*** Raw data Section Begins ***
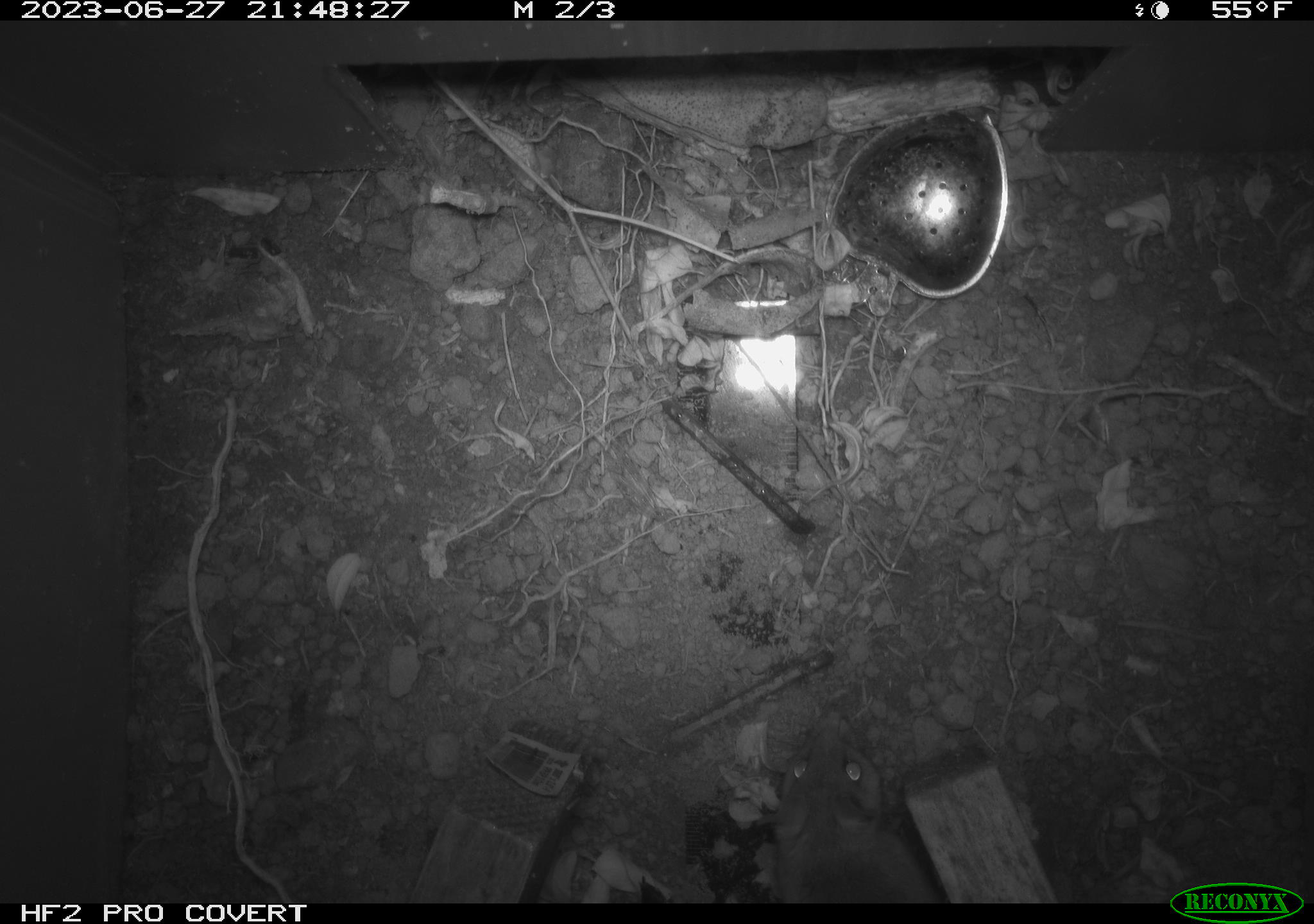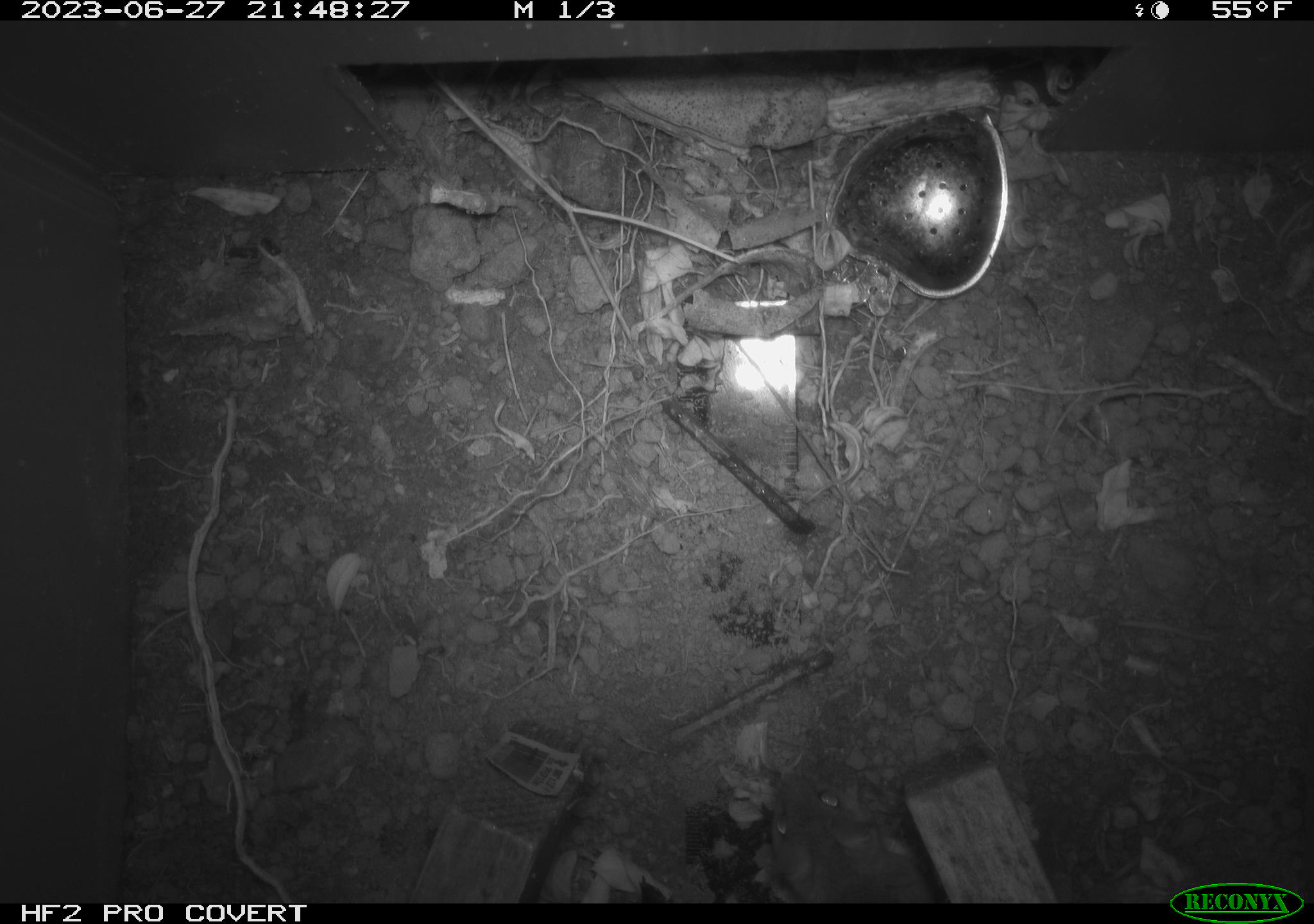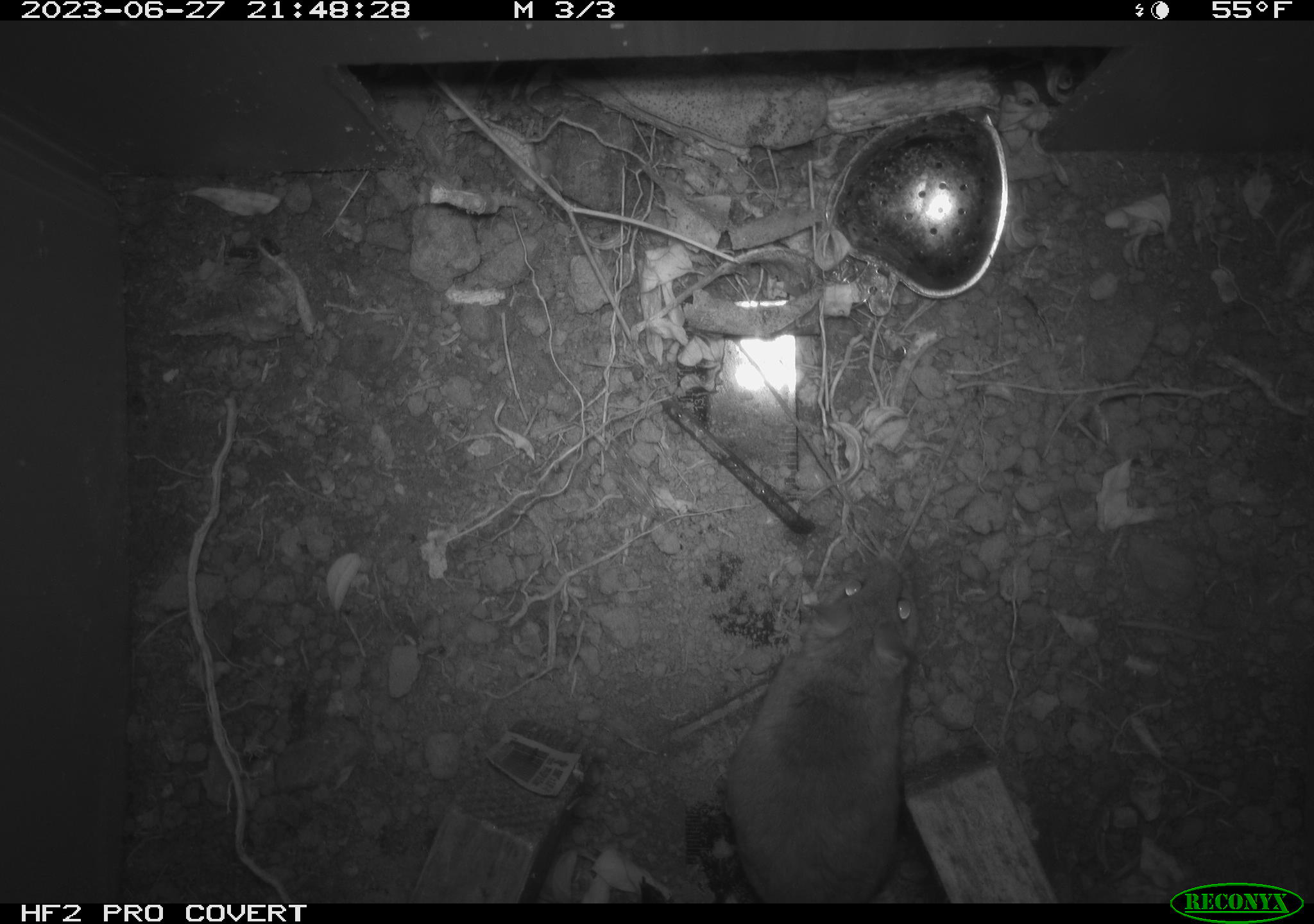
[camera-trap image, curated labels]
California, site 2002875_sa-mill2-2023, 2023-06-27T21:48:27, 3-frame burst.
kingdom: Animalia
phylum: Chordata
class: Mammalia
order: Rodentia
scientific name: Rodentia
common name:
*** Raw data Section Ends ***
About this exercise.
Would you copy each line above exactly as given, dropping any images?

Your response.
[camera-trap image, curated labels]
California, site 2002875_sa-mill2-2023, 2023-06-27T21:48:27, 3-frame burst.
kingdom: Animalia
phylum: Chordata
class: Mammalia
order: Rodentia
scientific name: Rodentia
common name:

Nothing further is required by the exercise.